Не упомянут Бату и в послании германскому королю Конраду IV, направленном в 1241 г. венгерским королем Белой IV, против которого Бату сражался у Шайо. Почему? Ведь Бату еще до сражения неоднократно направлял Беле послания — и великого хана, и свои собственные. Возможное объяснение отсутствия сведений о Бату в королевском послании позволяет найти его текст: «Ибо Он, по чьему приказанию управляется мир, из-за грехов людских, как мы твердо верим, допустил, что свирепые народы, называющие себя татарами, пришли с востока, как саранча из пустыни, и опустошили Великую Венгрию, Булгарию, Куманию и Россию, а также Польшу и Моравию... А так как мы сопротивлялись не без больших потерь в людях и имуществе, судьба была снова неблагосклонна к нам.
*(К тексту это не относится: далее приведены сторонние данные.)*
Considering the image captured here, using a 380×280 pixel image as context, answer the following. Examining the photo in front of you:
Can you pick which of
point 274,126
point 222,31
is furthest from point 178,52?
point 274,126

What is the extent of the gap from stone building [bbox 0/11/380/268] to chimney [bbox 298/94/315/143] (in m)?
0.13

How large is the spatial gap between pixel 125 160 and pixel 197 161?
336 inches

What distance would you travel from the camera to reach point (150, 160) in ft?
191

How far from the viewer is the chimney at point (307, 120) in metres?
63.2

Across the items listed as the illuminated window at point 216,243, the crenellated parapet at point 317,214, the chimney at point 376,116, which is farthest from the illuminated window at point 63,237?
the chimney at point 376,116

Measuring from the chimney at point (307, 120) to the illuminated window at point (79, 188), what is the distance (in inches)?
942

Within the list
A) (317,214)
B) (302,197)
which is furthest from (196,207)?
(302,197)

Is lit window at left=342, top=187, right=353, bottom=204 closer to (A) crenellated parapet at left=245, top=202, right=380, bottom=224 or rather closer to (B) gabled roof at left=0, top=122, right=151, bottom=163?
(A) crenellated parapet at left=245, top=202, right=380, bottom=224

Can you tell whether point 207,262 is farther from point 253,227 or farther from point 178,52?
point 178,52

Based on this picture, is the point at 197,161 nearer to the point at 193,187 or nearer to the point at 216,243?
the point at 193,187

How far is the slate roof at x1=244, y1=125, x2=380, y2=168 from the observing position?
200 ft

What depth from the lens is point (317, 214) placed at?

Тот, к кому мы забросили якорь нашей надежды, заставил нас, из-за грехов наших, понести поражение» [Goeckenjan 1985]. Как видим, в письме ярко отражены традиционные для западноевропейского общества того времени апокалиптические мотивы, нашествие монголов рассматривалось как кара господня, а их войско сравнивалось с саранчой. Видимо, в глазах европейцев оно представляло собой безликую угрожающую толпу, в которой не имело смысла выявлять отдельных предводителей,
В еще одном документе — письме германского императора Фридриха II Гогенштауфена королю Англии Генриху III Плантагенету, дошедшем до нас в составе «Великой хроники» Матфея Парижского, имя Бату также отсутствует. Император ссылается на информацию, полученную от Стефана II, епископа Вацского, который был отправлен в Германию королем Белой IV. Благодаря сведениям венгерского прелата император сумел весьма подробно описать действия монголов — от разгрома кипчаков («куманов») и русских до вторжения в Польшу и Венгрию. В письме присутствует такая строка: «Однако он имеет повелителя, за которым следует, которому послушно повинуется и [которого] почитает и величает богом на земле» [Матфей Парижский 1997, с. 276]. Полагаю, имеется в виду именно Бату — речь идет о предводителе, за которым монголы следовали, а не о великом хане, находившемся в своей столице. Но имени «повелителя» Фридрих II все же не называет, хотя должен был бы узнать его от посланца венгерского короля, а уж тем более — если бы сам состоял с ним в «переписке», на которой настаивал Л. Н. Гумилев!